During a discussion of the results, session co-chair Robert Byrne, MD, German Heart Center, Munich, said this was an excellently conducted trial, the primary endpoint was relevant, and the follow-up excellent in excess of 99%.

"The unmet need for this trial was shown by the immediate change in the guidelines that you alluded to," he said, addressing Thiele.

Byrne described the HF hospitalization and repeat revascularization findings as "intriguing" and asked if data are available on whether repeat revascularizations were planned or unplanned.

Thiele replied that approximately one third of patients underwent urgent revascularization and two thirds planned revascularization within the first 30 days but that details are not available for the 1-year follow-up. Nevertheless, he said, the overall revascularization rate was much higher than in other trials, such as COMPARE ACUTE, reflecting the severity of coronary artery disease in the CULPRIT-SHOCK patients.

"I am not surprised by the results," but the lack of difference in 1-year outcome of these patients "is not good for either arm," Roxana Mehran, MD, Mount Sinai Medical Center, New York City, told theheart.org | Medscape Cardiology.

Given the strong 30-day outcomes from the trial, she said interventionalists will go with culprit-only PCI to reduce 30-day major adverse cardiac events but that we "need to work hard on what to do for these patients to improve long-term follow-up."

Nevertheless, Mehran said, the combined results should influence the next US revascularization guidelines. "Culprit-only should be the way to go, as there is no benefit in multivessel revascularization in shock."

"This is an extremely important trial because it helps us in clinical practice," panelist Julinda Mehilli, MD, Ludwig-Maximilians-University of Munich, said in an interview. "Doing complete revascularization in the middle of the night is really difficult and having this data in the background — that we don't need to do this [multivessel PCI] because we don't have a benefit in mortality — will help us.

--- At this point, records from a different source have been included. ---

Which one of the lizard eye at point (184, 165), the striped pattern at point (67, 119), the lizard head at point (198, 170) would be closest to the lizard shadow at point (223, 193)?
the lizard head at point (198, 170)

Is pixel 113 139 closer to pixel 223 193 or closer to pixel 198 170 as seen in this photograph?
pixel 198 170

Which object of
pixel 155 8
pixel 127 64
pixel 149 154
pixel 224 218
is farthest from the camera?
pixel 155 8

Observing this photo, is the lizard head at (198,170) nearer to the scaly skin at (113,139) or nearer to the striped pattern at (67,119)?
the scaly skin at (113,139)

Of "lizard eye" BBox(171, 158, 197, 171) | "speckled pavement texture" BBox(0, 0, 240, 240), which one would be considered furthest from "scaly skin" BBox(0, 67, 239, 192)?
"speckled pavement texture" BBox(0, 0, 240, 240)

"The take-home message is that you do the intervention acutely only of the culprit lesion and after the patient goes home, you can decide if you need another planned intervention," she said, noting that this has been the standard practice at her institution for some time.

Mehilli said multivessel PCI should be restricted to the small subset of patients with two acute occluded arteries or in those with a second lesion with reduced TIMI flow.

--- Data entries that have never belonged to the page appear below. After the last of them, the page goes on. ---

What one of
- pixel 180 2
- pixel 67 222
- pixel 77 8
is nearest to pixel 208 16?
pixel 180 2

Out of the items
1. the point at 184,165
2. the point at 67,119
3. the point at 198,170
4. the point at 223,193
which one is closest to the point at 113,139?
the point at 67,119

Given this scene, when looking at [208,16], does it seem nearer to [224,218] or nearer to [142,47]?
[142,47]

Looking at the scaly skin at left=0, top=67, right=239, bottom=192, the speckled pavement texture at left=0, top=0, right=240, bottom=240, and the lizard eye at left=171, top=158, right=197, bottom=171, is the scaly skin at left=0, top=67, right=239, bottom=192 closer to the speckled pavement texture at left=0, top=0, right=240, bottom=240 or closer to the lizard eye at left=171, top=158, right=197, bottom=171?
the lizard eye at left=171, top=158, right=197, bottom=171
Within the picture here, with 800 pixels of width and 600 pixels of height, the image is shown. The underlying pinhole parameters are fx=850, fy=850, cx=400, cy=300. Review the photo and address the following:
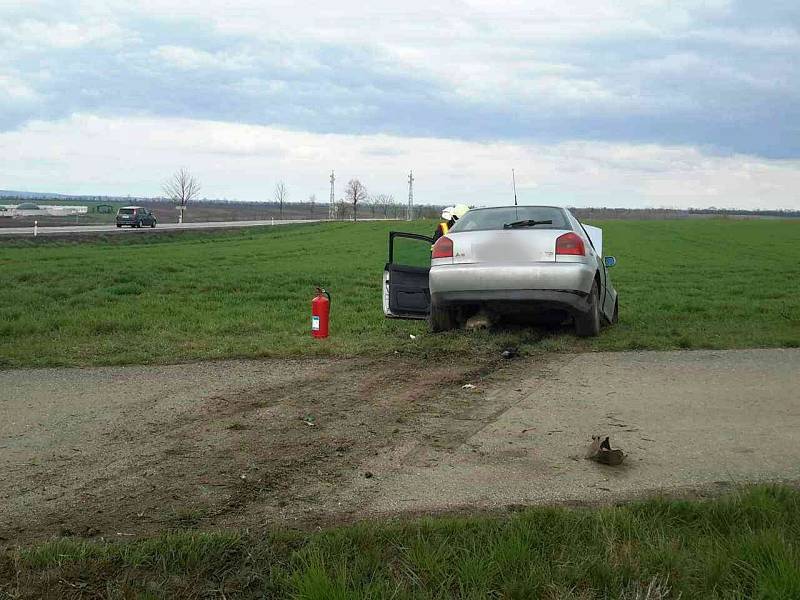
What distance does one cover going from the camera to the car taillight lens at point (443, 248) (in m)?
8.94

James said immediate multivessel PCI may be justified if the culprit lesion is difficult to identify or incorrectly defined initially, when multiple culprit lesions are identified, or in select cases where there is a flow-limiting nonculprit infarct with very severe stenosis irrigating a large myocardial area.

For his part, Thiele said when interviewed: "If you ask me, there is no role at all nowadays."

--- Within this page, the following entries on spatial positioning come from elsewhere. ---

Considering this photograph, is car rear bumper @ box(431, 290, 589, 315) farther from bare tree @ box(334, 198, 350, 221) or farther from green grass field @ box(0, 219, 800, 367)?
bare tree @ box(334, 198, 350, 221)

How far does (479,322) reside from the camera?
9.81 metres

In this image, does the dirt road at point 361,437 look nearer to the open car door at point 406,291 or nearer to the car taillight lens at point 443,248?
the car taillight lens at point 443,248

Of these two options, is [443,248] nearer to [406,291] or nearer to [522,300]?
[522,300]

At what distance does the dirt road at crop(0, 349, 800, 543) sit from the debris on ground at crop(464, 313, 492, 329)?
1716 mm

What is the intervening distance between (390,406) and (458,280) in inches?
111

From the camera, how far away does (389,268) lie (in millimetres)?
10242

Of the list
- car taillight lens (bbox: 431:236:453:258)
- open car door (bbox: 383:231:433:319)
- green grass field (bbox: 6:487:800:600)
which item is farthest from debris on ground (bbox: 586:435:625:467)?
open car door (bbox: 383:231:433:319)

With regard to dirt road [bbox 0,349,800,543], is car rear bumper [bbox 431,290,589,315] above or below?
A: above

CULPRIT-SHOCK was funded by the European Union 7th Framework Program, the German Heart Research Foundation, and the German Cardiac Society. Thiele reports receiving grants from the European Union, German Cardiac Society, and German Heart Research Foundation during conduct of the study. James reports no relevant financial conflicts of interest.

European Society of Cardiology (ESC) Congress 2018. Presented August 25, 2018.